Actually, no. I located the FDIC regs on the Internet and read them -- or tried to read them as best anyone can read hundreds of pages written in the quixotic and definitely foreign language known as Federalese. I learned that the FDIC reimburses money lost due to a bank robbery, but when a person disguises himself as the depositor and withdraws the money through fraud, the FDIC doesn't reimburse the depositor. Instead, the depositor must sue the person who defrauded him.

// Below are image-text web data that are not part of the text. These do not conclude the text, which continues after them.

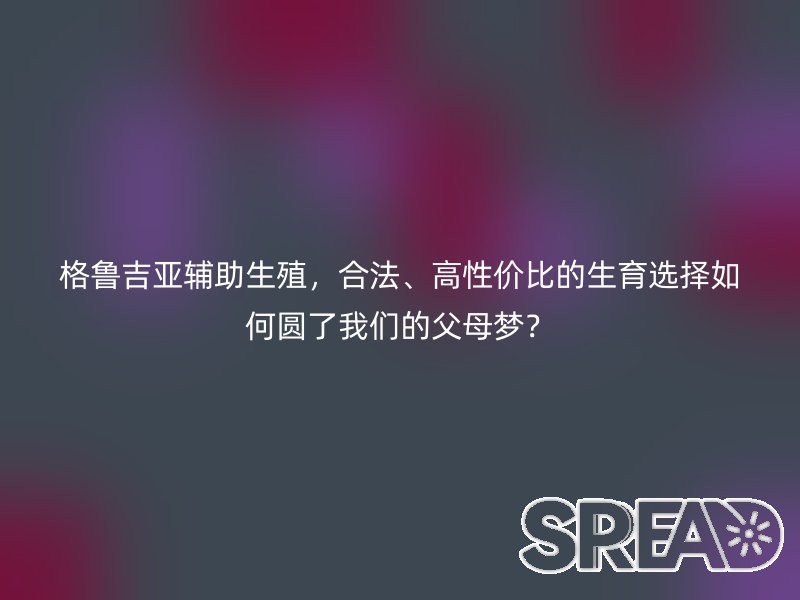 格鲁吉亚辅助生殖，合法、高性价比的生育选择如何圆了我们的父母梦？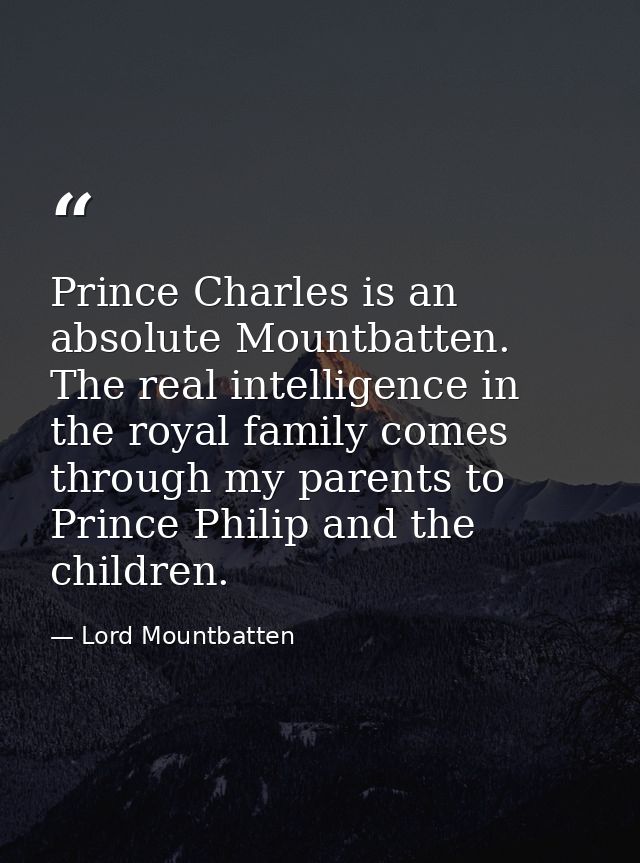Prince Charles is an absolute Mountbatten. The real intelligence in the royal family comes through my parents to Prince  — Lord Mountbatten
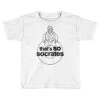 That S So Socrates Toddler T-shirt -Kids Tshirts Zone pd.2526889608.58.25092698.s3.1 front white ffffff none x13y0 109 800x800 1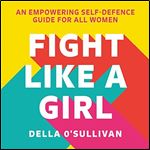 Fight Like a Girl An Empowering Self-Defence Guide for All Women [Audiobook]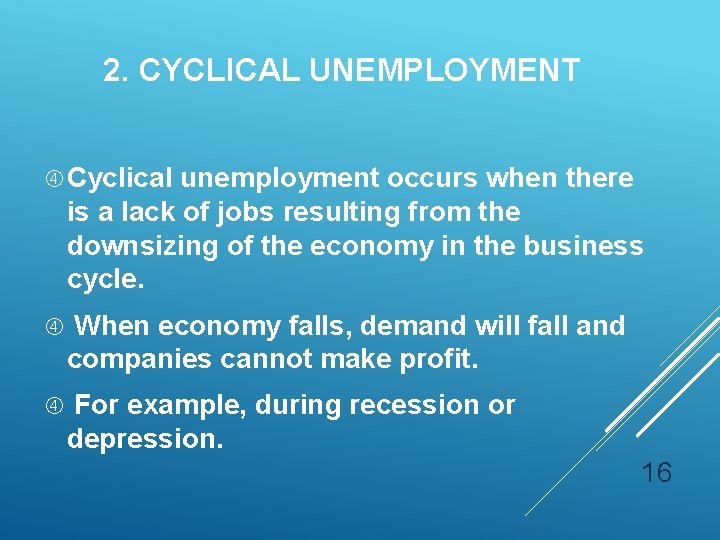 2. CYCLICAL UNEMPLOYMENT Cyclical unemployment occurs when there is a lack of jobs resulting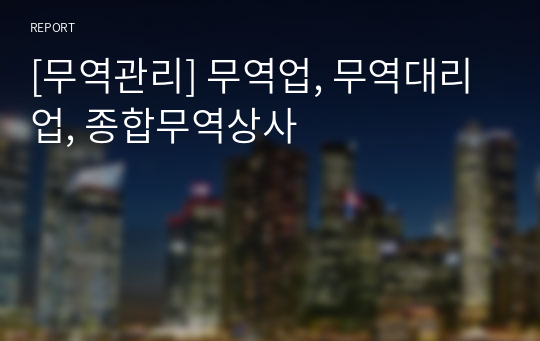 [무역관리] 무역업, 무역대리업, 종합무역상사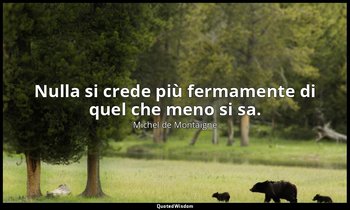 Nulla si crede più fermamente di quel che meno si sa. — Michel de Montaigne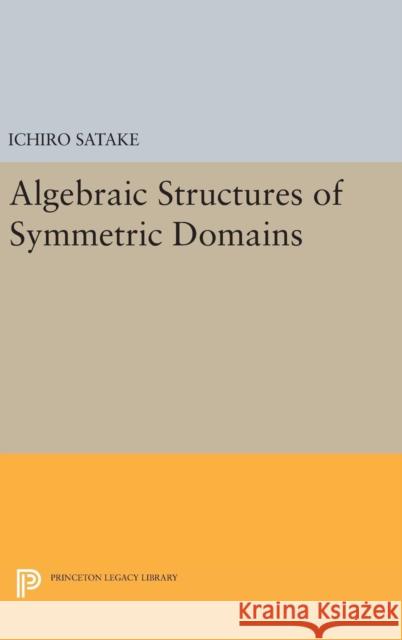 Algebraic Structures of Symmetric Domains Ichiro Satake 9780691642918 Princeton University Press - książka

Still, Spider-Man could have gotten his money back. He needed to ask the court to order the Chameleon to pay restitution as part of its sentence. Such restitution happens all the time. The court would have taken possession of the equipment the Chameleon bought with Spidey's money, sold it -- or returned it, the thirty days probably weren't up -- then given the money to Spider-Man as restitution owed to a victim of a crime.

Of course, Spider-Man might have had to reveal his true identity to do this but that would be better than continuing to let his Aunt May pawn her jewelry to pay the rent, wouldn't it?

Apparently not as Spider-Man didn't do this. He let Aunt May work and worry herself almost to death trying to get enough money to get buy rather than even attempt to recover over one hundred thousand dollars.

Ah, yes, the loving nephew. Kind of gives you a warm and fuzzy, doesn't it?